• _TASK STATEMENT_:
Everything from the first line of the entries through the line containing "common name: wild boar" is to be retyped exactly, and nothing beyond it.

• _SOURCE MATERIAL_:
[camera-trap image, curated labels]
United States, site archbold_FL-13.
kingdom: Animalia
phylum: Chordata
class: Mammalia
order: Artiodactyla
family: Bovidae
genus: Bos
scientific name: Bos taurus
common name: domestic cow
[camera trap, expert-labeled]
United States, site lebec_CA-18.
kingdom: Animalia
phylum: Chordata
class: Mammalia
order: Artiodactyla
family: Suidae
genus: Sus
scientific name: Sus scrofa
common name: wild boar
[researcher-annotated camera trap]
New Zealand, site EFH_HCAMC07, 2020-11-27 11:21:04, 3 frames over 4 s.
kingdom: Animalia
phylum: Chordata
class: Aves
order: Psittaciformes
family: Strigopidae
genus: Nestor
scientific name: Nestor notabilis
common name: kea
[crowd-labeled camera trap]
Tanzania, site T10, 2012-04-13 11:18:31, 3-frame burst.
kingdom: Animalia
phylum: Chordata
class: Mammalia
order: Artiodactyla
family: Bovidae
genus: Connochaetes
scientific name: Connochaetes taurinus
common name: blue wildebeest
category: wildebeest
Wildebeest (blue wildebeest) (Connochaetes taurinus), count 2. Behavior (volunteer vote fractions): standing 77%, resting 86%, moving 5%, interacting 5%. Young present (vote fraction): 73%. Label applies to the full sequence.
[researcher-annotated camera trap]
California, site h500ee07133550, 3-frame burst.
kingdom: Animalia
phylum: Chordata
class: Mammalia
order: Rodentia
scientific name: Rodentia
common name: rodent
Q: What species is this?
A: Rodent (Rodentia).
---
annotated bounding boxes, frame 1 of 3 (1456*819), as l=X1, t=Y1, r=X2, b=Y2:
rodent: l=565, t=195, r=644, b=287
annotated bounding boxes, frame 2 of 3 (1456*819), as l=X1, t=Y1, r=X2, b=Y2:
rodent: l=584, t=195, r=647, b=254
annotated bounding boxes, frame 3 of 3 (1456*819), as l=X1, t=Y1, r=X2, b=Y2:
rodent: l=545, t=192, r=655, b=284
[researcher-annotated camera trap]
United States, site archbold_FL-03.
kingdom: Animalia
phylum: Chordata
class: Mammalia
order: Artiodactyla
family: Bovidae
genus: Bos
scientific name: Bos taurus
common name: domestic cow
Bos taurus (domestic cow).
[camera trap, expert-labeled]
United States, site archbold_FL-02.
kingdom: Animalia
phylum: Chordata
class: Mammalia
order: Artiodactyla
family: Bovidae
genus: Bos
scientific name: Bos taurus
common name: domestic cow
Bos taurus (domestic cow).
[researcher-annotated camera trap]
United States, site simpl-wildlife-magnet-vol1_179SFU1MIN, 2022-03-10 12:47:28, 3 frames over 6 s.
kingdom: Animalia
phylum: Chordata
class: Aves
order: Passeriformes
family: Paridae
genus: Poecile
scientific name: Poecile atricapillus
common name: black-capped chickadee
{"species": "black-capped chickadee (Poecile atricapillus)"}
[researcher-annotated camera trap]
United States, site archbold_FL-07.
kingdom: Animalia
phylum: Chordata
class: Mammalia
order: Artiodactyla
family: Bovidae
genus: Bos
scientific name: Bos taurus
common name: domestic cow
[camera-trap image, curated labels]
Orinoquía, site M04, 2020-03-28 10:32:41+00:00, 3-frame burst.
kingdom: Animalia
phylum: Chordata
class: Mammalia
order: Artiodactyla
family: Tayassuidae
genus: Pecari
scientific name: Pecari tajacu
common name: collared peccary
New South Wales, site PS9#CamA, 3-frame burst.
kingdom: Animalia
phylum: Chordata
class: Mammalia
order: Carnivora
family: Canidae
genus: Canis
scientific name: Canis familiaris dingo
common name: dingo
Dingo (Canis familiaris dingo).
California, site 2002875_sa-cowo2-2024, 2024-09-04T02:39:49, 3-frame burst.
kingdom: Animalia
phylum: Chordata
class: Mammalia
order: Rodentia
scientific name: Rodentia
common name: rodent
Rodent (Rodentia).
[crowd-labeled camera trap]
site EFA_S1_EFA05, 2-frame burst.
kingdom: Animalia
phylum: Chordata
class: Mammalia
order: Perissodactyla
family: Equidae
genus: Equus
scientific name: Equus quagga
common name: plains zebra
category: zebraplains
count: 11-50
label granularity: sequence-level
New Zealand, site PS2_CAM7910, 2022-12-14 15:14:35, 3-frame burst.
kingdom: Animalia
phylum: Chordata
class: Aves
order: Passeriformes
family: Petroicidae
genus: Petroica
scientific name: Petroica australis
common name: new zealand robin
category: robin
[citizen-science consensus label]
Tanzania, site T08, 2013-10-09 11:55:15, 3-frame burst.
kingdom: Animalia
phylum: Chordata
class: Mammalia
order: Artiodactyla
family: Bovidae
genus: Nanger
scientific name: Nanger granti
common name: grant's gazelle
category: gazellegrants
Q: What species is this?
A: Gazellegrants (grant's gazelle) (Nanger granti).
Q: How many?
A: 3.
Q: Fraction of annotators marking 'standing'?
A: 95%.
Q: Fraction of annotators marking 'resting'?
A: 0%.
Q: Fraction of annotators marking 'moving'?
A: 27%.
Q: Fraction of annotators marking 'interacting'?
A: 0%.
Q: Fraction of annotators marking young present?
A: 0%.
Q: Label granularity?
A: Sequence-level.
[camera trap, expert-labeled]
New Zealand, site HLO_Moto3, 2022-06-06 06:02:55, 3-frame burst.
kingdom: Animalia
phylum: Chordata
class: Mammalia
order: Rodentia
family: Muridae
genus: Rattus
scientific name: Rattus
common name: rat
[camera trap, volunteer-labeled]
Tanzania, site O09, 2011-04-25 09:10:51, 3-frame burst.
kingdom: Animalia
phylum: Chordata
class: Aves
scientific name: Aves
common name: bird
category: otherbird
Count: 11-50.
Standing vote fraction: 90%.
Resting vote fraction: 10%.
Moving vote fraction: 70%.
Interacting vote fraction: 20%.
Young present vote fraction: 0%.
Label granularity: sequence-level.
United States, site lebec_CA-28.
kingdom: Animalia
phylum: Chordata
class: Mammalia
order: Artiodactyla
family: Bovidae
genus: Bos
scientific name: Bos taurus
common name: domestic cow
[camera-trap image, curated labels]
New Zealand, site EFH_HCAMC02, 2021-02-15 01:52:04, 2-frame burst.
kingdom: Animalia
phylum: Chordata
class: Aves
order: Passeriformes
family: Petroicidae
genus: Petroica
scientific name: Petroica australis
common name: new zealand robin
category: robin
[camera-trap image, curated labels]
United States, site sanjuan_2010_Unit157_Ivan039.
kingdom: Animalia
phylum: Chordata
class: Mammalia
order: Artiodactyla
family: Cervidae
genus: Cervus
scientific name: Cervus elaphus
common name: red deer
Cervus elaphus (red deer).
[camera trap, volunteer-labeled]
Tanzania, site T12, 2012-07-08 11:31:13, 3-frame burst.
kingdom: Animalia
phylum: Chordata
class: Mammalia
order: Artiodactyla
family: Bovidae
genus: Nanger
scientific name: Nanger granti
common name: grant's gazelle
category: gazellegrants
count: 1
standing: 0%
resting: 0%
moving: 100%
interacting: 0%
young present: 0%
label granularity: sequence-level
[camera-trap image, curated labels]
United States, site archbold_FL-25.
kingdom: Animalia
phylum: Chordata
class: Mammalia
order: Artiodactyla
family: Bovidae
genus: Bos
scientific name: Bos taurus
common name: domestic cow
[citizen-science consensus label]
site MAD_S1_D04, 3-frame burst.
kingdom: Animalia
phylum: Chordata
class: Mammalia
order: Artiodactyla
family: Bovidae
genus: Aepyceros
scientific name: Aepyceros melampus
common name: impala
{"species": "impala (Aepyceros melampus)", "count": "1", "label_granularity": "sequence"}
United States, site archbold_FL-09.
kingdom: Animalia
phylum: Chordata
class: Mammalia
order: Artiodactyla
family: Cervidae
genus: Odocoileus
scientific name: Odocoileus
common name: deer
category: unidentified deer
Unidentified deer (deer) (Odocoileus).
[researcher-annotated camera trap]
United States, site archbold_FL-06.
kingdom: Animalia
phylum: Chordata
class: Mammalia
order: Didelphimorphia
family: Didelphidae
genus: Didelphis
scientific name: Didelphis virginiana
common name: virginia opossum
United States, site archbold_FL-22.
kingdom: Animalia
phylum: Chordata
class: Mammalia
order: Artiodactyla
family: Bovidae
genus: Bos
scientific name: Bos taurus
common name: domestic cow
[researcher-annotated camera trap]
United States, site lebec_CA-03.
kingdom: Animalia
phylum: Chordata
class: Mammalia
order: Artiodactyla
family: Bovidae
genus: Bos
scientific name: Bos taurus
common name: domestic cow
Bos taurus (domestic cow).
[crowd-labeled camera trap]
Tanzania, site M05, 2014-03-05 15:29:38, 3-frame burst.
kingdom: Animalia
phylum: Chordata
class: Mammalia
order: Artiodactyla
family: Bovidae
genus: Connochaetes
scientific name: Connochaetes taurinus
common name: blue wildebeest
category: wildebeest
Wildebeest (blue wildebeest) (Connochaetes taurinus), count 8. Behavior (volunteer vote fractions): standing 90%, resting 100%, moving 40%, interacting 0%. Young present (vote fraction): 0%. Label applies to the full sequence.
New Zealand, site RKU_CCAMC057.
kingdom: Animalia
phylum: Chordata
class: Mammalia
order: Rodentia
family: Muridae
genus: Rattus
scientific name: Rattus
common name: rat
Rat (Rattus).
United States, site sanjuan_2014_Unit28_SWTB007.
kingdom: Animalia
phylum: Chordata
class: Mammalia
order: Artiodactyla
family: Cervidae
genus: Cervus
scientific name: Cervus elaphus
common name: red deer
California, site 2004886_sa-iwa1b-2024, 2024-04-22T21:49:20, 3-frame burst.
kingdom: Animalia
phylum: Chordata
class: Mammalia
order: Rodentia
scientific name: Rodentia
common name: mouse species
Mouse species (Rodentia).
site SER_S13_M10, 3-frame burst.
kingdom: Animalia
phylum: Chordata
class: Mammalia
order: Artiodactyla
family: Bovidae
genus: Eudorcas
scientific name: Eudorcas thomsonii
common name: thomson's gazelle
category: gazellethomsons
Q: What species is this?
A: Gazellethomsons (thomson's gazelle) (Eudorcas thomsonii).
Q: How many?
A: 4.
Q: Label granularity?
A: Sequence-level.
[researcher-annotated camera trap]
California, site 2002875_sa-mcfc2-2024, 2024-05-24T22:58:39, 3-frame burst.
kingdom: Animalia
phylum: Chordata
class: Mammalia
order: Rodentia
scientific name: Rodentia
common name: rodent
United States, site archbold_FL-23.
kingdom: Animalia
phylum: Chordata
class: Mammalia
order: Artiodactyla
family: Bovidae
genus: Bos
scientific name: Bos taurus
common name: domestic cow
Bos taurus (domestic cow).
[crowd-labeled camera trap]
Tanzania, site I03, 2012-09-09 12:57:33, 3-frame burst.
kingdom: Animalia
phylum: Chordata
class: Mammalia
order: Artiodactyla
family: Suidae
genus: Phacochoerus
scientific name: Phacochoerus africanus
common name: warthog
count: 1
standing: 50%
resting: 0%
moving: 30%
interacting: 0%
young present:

• _OUTPUT BELOW_:
[camera-trap image, curated labels]
United States, site archbold_FL-13.
kingdom: Animalia
phylum: Chordata
class: Mammalia
order: Artiodactyla
family: Bovidae
genus: Bos
scientific name: Bos taurus
common name: domestic cow
[camera trap, expert-labeled]
United States, site lebec_CA-18.
kingdom: Animalia
phylum: Chordata
class: Mammalia
order: Artiodactyla
family: Suidae
genus: Sus
scientific name: Sus scrofa
common name: wild boar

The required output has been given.